2022-01-14 09:45:59 +00:00 · 2022-01-14 09:45:59 +00:00 · de62d2df65
parent 3fe597a5f2 2a27e8bdbb
commit de62d2df65
2 changed files with 89 additions and 89 deletions
--- a/deployment/nova/nova-api-container-puppet.yaml
+++ b/deployment/nova/nova-api-container-puppet.yaml
@ -59,17 +59,6 @@ parameters:
    default: 0
    description: Number of workers for Nova services.
    type: number
-  EnforceSecureRbac:
-    type: boolean
-    default: false
-    description: >-
-      Setting this option to True will configure each OpenStack service to
-      enforce Secure RBAC by setting `[oslo_policy] enforce_new_defaults` and
-      `[oslo_policy] enforce_scope` to True. This introduces a consistent set
-      of RBAC personas across OpenStack services that include support for
-      system and project scope, as well as keystone's default roles, admin,
-      member, and reader. Do not enable this functionality until all services in
-      your deployment actually support secure RBAC.
  KeystoneRegion:
    type: string
    default: 'regionOne'
@ -95,12 +84,6 @@ parameters:
    default: 'public'
    description: Default pool for floating IP addresses
    type: string
-  NovaApiPolicies:
-    description: |
-      A hash of policies to configure for Nova API.
-      e.g. { nova-context_is_admin: { key: context_is_admin, value: 'role:admin' } }
-    default: {}
-    type: json
  NovaAllowResizeToSameHost:
    default: false
    description: Allow destination machine to match source for resize.
@ -247,46 +230,6 @@ parameters:
    description: |
      Use the advanced (eventlet safe) memcached client pool.
    default: true
-  NovaRestrictLiveMigration:
-    type: boolean
-    description: |
-      Restrict live migration by limit access to 'os_compute_api:os-migrate-server:migrate_live'
-      api policy to the NovaLiveMigrationRole role. This can be used to
-      disallow the default admin role use live migration.
-      Additional policies specified using NovaApiPolicies get merged with this
-      policy.
-    default: false
-  NovaRestrictLiveMigrationRole:
-    description: |
-      Name of the user role which gets set to limit live migration when
-      NovaRestrictLiveMigration is enabled.
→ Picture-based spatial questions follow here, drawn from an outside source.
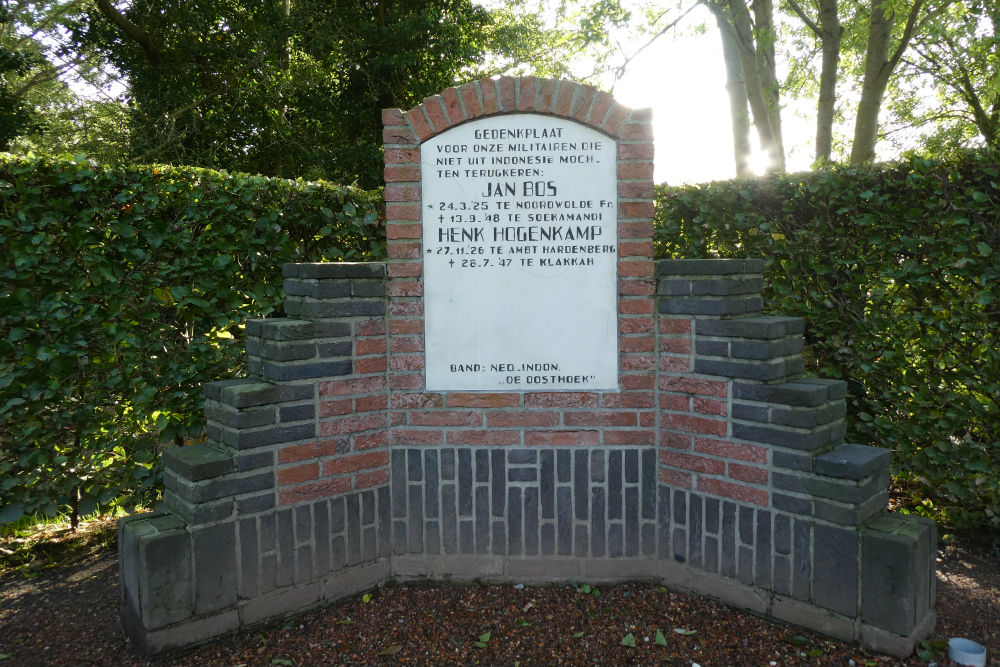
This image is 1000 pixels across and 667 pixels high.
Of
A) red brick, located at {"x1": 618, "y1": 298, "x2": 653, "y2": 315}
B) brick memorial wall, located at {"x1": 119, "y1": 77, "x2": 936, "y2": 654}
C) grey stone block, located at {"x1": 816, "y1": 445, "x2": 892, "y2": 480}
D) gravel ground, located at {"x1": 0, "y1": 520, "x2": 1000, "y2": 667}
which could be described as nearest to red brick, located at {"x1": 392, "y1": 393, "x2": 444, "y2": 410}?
brick memorial wall, located at {"x1": 119, "y1": 77, "x2": 936, "y2": 654}

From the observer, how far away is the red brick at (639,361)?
10.5 feet

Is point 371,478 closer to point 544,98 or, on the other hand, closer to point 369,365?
point 369,365

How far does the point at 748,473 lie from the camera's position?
296cm

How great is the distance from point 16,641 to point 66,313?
5.06 ft

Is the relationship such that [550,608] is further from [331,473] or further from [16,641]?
[16,641]

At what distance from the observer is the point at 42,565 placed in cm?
376

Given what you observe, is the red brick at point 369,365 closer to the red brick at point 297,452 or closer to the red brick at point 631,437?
the red brick at point 297,452

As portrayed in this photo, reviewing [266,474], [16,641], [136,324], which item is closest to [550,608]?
[266,474]

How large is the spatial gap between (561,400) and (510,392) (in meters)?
0.25

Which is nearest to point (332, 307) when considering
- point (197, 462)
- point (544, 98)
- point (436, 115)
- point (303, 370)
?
point (303, 370)

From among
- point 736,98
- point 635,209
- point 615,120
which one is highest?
point 736,98

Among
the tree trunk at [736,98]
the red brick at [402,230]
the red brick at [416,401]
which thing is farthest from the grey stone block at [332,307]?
the tree trunk at [736,98]

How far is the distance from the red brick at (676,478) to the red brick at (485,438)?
715 millimetres

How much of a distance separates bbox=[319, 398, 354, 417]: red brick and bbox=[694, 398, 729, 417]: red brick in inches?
64.0
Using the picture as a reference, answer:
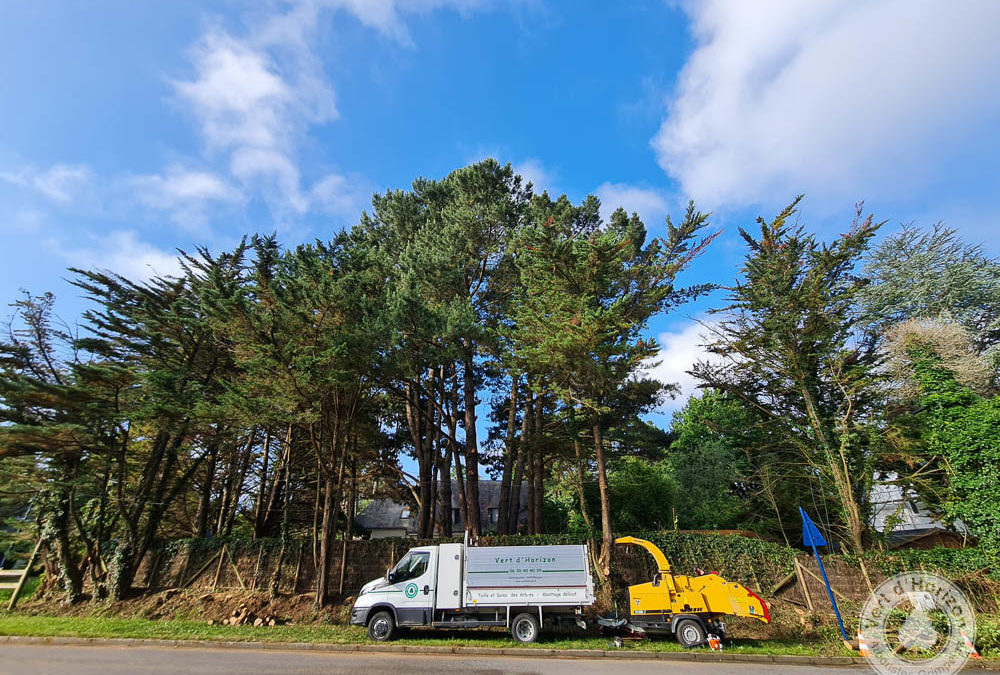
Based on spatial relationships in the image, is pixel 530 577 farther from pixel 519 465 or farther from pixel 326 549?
pixel 519 465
-    default: 'live-migration'
-    type: string
-  NovaShowHostStatus:
-    type: string
-    description: |
-      Allow overriding API policies to access the compute host status in the
-      requested Nova server details. The default value 'hidden' allows only admins to
-      access it. Setting it to 'all' ('unknown-only') without additional fine-grained
-      tuning of NovaApiHostStatusPolicy shows the full (limited) host_status
-      to the system/project readers.
-    default: 'hidden'
-    constraints:
-      - allowed_values: ['all', 'unknown-only', 'hidden']
-  NovaApiHostStatusPolicy:
-    description: |
-      A custom API policy for os_compute_api:servers:show:host_status and
-      os_compute_api:servers:show:host_status:unknown-only.
-      These rules, or roles, replace the admins-only policies based on the given
-      NovaShowHostStatus: 'unknown-only' shows the limited host status UNKNOWN
-      whenever a heartbeat was not received within the configured threshold, and
-      'all' also reveals UP, DOWN, or MAINTENANCE statuses in the Nova server
-      details. NovaShowHostStatus 'hidden' puts it back being visible only for admins.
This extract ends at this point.